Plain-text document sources

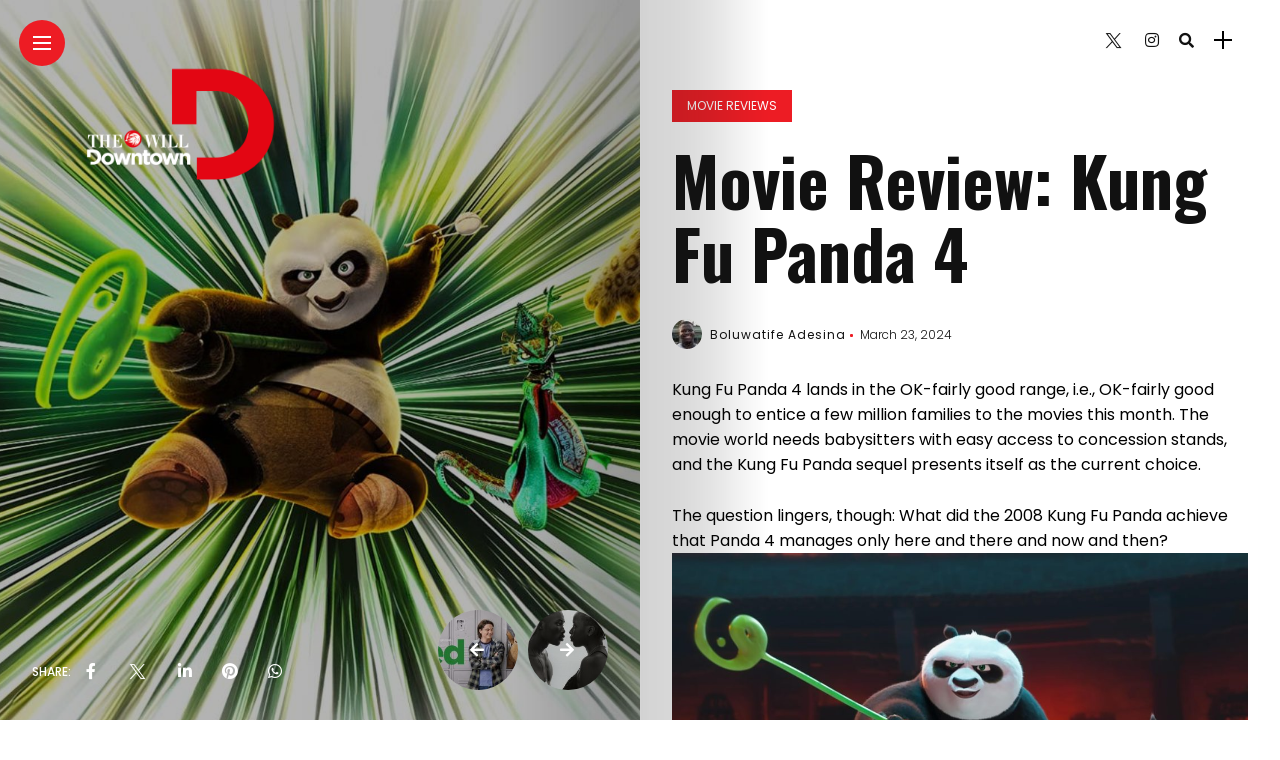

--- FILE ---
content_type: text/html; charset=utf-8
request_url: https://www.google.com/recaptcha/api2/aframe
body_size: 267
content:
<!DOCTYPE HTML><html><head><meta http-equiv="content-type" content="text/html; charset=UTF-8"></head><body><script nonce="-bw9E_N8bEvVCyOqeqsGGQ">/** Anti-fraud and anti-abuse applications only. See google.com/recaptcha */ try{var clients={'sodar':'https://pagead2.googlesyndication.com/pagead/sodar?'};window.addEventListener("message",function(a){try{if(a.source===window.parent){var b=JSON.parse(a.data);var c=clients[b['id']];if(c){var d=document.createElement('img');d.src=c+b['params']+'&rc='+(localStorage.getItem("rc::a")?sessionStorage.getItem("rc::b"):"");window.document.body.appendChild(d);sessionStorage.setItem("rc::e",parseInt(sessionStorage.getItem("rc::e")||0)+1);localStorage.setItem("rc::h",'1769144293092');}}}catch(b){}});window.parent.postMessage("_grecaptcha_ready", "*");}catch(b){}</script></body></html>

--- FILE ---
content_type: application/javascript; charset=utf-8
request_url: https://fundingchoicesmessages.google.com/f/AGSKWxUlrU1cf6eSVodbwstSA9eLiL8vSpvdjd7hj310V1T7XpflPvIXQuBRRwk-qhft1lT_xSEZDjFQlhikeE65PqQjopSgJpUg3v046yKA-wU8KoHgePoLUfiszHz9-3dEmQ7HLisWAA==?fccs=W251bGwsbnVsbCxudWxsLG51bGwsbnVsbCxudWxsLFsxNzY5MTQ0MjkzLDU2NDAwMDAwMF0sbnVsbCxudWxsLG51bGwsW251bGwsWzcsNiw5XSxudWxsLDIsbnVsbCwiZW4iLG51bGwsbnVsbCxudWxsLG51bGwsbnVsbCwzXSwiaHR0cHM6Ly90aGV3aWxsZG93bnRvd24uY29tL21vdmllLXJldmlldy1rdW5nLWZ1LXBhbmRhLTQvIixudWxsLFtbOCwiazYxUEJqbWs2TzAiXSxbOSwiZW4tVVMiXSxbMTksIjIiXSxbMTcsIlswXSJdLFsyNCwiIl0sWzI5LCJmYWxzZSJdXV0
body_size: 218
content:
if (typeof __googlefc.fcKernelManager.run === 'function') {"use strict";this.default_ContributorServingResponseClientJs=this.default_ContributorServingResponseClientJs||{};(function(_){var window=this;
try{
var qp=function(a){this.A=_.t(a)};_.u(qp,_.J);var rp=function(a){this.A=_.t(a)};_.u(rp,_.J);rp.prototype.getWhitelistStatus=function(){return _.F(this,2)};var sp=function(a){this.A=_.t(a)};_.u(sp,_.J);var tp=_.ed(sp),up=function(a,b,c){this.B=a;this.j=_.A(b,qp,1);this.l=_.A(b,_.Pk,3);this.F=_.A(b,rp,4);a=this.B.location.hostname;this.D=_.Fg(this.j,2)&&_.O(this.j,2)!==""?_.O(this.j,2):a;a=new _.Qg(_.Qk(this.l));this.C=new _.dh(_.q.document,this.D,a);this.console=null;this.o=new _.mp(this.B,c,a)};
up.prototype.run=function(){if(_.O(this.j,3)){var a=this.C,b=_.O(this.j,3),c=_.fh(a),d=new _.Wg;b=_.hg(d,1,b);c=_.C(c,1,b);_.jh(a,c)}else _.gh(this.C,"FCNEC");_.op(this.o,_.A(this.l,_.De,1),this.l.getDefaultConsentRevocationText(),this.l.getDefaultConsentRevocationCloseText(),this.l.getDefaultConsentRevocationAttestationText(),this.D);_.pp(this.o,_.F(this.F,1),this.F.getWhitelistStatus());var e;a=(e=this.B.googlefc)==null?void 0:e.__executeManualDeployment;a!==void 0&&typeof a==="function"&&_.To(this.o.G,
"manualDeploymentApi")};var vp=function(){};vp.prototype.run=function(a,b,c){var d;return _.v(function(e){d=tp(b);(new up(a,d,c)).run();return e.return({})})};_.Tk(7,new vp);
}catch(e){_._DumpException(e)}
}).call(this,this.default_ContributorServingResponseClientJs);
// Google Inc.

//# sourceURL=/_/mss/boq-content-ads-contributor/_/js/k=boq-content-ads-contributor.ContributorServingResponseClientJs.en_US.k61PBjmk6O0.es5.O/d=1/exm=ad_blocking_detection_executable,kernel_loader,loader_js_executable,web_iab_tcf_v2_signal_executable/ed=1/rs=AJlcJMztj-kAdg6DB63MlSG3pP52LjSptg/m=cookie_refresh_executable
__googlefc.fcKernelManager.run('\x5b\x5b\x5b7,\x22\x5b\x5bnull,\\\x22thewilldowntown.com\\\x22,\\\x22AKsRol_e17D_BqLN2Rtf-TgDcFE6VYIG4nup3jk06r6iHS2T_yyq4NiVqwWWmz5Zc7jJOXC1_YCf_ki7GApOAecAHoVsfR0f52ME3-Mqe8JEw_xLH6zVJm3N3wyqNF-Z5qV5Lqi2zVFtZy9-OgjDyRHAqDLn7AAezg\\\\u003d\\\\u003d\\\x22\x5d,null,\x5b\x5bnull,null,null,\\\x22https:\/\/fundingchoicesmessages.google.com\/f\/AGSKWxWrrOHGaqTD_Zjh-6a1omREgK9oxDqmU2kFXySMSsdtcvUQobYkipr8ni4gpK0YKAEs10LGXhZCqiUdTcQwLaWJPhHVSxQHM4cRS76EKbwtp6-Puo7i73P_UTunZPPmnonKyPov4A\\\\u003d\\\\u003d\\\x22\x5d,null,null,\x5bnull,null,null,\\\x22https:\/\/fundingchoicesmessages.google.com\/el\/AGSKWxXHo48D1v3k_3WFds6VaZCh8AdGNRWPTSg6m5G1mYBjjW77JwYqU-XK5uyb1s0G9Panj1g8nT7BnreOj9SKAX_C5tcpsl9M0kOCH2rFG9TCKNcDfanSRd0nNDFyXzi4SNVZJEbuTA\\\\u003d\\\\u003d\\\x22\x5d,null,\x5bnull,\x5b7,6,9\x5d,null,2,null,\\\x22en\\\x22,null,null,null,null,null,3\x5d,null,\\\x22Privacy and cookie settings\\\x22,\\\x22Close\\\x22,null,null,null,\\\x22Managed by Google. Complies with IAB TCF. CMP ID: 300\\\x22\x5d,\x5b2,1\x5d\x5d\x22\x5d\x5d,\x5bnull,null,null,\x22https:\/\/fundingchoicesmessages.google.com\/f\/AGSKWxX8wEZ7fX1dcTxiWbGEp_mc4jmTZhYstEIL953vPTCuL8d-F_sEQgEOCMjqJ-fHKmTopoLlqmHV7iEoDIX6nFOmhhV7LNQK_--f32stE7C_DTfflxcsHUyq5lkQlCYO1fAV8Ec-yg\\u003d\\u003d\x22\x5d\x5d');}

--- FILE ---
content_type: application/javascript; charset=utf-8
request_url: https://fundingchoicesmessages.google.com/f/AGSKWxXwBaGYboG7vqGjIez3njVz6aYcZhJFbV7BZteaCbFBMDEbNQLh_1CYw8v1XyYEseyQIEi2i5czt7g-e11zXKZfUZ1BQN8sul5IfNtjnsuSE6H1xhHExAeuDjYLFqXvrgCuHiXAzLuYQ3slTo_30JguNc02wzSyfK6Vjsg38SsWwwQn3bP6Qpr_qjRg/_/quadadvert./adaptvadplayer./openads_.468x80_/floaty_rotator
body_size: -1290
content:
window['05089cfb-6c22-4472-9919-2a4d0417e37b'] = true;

What is expected: Except for the pictures, copy every line of the records above exactly.

Response to this task:
--- FILE ---
content_type: text/html; charset=utf-8
request_url: https://www.google.com/recaptcha/api2/aframe
body_size: 267
content:
<!DOCTYPE HTML><html><head><meta http-equiv="content-type" content="text/html; charset=UTF-8"></head><body><script nonce="-bw9E_N8bEvVCyOqeqsGGQ">/** Anti-fraud and anti-abuse applications only. See google.com/recaptcha */ try{var clients={'sodar':'https://pagead2.googlesyndication.com/pagead/sodar?'};window.addEventListener("message",function(a){try{if(a.source===window.parent){var b=JSON.parse(a.data);var c=clients[b['id']];if(c){var d=document.createElement('img');d.src=c+b['params']+'&rc='+(localStorage.getItem("rc::a")?sessionStorage.getItem("rc::b"):"");window.document.body.appendChild(d);sessionStorage.setItem("rc::e",parseInt(sessionStorage.getItem("rc::e")||0)+1);localStorage.setItem("rc::h",'1769144293092');}}}catch(b){}});window.parent.postMessage("_grecaptcha_ready", "*");}catch(b){}</script></body></html>

--- FILE ---
content_type: application/javascript; charset=utf-8
request_url: https://fundingchoicesmessages.google.com/f/AGSKWxUlrU1cf6eSVodbwstSA9eLiL8vSpvdjd7hj310V1T7XpflPvIXQuBRRwk-qhft1lT_xSEZDjFQlhikeE65PqQjopSgJpUg3v046yKA-wU8KoHgePoLUfiszHz9-3dEmQ7HLisWAA==?fccs=W251bGwsbnVsbCxudWxsLG51bGwsbnVsbCxudWxsLFsxNzY5MTQ0MjkzLDU2NDAwMDAwMF0sbnVsbCxudWxsLG51bGwsW251bGwsWzcsNiw5XSxudWxsLDIsbnVsbCwiZW4iLG51bGwsbnVsbCxudWxsLG51bGwsbnVsbCwzXSwiaHR0cHM6Ly90aGV3aWxsZG93bnRvd24uY29tL21vdmllLXJldmlldy1rdW5nLWZ1LXBhbmRhLTQvIixudWxsLFtbOCwiazYxUEJqbWs2TzAiXSxbOSwiZW4tVVMiXSxbMTksIjIiXSxbMTcsIlswXSJdLFsyNCwiIl0sWzI5LCJmYWxzZSJdXV0
body_size: 218
content:
if (typeof __googlefc.fcKernelManager.run === 'function') {"use strict";this.default_ContributorServingResponseClientJs=this.default_ContributorServingResponseClientJs||{};(function(_){var window=this;
try{
var qp=function(a){this.A=_.t(a)};_.u(qp,_.J);var rp=function(a){this.A=_.t(a)};_.u(rp,_.J);rp.prototype.getWhitelistStatus=function(){return _.F(this,2)};var sp=function(a){this.A=_.t(a)};_.u(sp,_.J);var tp=_.ed(sp),up=function(a,b,c){this.B=a;this.j=_.A(b,qp,1);this.l=_.A(b,_.Pk,3);this.F=_.A(b,rp,4);a=this.B.location.hostname;this.D=_.Fg(this.j,2)&&_.O(this.j,2)!==""?_.O(this.j,2):a;a=new _.Qg(_.Qk(this.l));this.C=new _.dh(_.q.document,this.D,a);this.console=null;this.o=new _.mp(this.B,c,a)};
up.prototype.run=function(){if(_.O(this.j,3)){var a=this.C,b=_.O(this.j,3),c=_.fh(a),d=new _.Wg;b=_.hg(d,1,b);c=_.C(c,1,b);_.jh(a,c)}else _.gh(this.C,"FCNEC");_.op(this.o,_.A(this.l,_.De,1),this.l.getDefaultConsentRevocationText(),this.l.getDefaultConsentRevocationCloseText(),this.l.getDefaultConsentRevocationAttestationText(),this.D);_.pp(this.o,_.F(this.F,1),this.F.getWhitelistStatus());var e;a=(e=this.B.googlefc)==null?void 0:e.__executeManualDeployment;a!==void 0&&typeof a==="function"&&_.To(this.o.G,
"manualDeploymentApi")};var vp=function(){};vp.prototype.run=function(a,b,c){var d;return _.v(function(e){d=tp(b);(new up(a,d,c)).run();return e.return({})})};_.Tk(7,new vp);
}catch(e){_._DumpException(e)}
}).call(this,this.default_ContributorServingResponseClientJs);
// Google Inc.

//# sourceURL=/_/mss/boq-content-ads-contributor/_/js/k=boq-content-ads-contributor.ContributorServingResponseClientJs.en_US.k61PBjmk6O0.es5.O/d=1/exm=ad_blocking_detection_executable,kernel_loader,loader_js_executable,web_iab_tcf_v2_signal_executable/ed=1/rs=AJlcJMztj-kAdg6DB63MlSG3pP52LjSptg/m=cookie_refresh_executable
__googlefc.fcKernelManager.run('\x5b\x5b\x5b7,\x22\x5b\x5bnull,\\\x22thewilldowntown.com\\\x22,\\\x22AKsRol_e17D_BqLN2Rtf-TgDcFE6VYIG4nup3jk06r6iHS2T_yyq4NiVqwWWmz5Zc7jJOXC1_YCf_ki7GApOAecAHoVsfR0f52ME3-Mqe8JEw_xLH6zVJm3N3wyqNF-Z5qV5Lqi2zVFtZy9-OgjDyRHAqDLn7AAezg\\\\u003d\\\\u003d\\\x22\x5d,null,\x5b\x5bnull,null,null,\\\x22https:\/\/fundingchoicesmessages.google.com\/f\/AGSKWxWrrOHGaqTD_Zjh-6a1omREgK9oxDqmU2kFXySMSsdtcvUQobYkipr8ni4gpK0YKAEs10LGXhZCqiUdTcQwLaWJPhHVSxQHM4cRS76EKbwtp6-Puo7i73P_UTunZPPmnonKyPov4A\\\\u003d\\\\u003d\\\x22\x5d,null,null,\x5bnull,null,null,\\\x22https:\/\/fundingchoicesmessages.google.com\/el\/AGSKWxXHo48D1v3k_3WFds6VaZCh8AdGNRWPTSg6m5G1mYBjjW77JwYqU-XK5uyb1s0G9Panj1g8nT7BnreOj9SKAX_C5tcpsl9M0kOCH2rFG9TCKNcDfanSRd0nNDFyXzi4SNVZJEbuTA\\\\u003d\\\\u003d\\\x22\x5d,null,\x5bnull,\x5b7,6,9\x5d,null,2,null,\\\x22en\\\x22,null,null,null,null,null,3\x5d,null,\\\x22Privacy and cookie settings\\\x22,\\\x22Close\\\x22,null,null,null,\\\x22Managed by Google. Complies with IAB TCF. CMP ID: 300\\\x22\x5d,\x5b2,1\x5d\x5d\x22\x5d\x5d,\x5bnull,null,null,\x22https:\/\/fundingchoicesmessages.google.com\/f\/AGSKWxX8wEZ7fX1dcTxiWbGEp_mc4jmTZhYstEIL953vPTCuL8d-F_sEQgEOCMjqJ-fHKmTopoLlqmHV7iEoDIX6nFOmhhV7LNQK_--f32stE7C_DTfflxcsHUyq5lkQlCYO1fAV8Ec-yg\\u003d\\u003d\x22\x5d\x5d');}

--- FILE ---
content_type: application/javascript; charset=utf-8
request_url: https://fundingchoicesmessages.google.com/f/AGSKWxXwBaGYboG7vqGjIez3njVz6aYcZhJFbV7BZteaCbFBMDEbNQLh_1CYw8v1XyYEseyQIEi2i5czt7g-e11zXKZfUZ1BQN8sul5IfNtjnsuSE6H1xhHExAeuDjYLFqXvrgCuHiXAzLuYQ3slTo_30JguNc02wzSyfK6Vjsg38SsWwwQn3bP6Qpr_qjRg/_/quadadvert./adaptvadplayer./openads_.468x80_/floaty_rotator
body_size: -1290
content:
window['05089cfb-6c22-4472-9919-2a4d0417e37b'] = true;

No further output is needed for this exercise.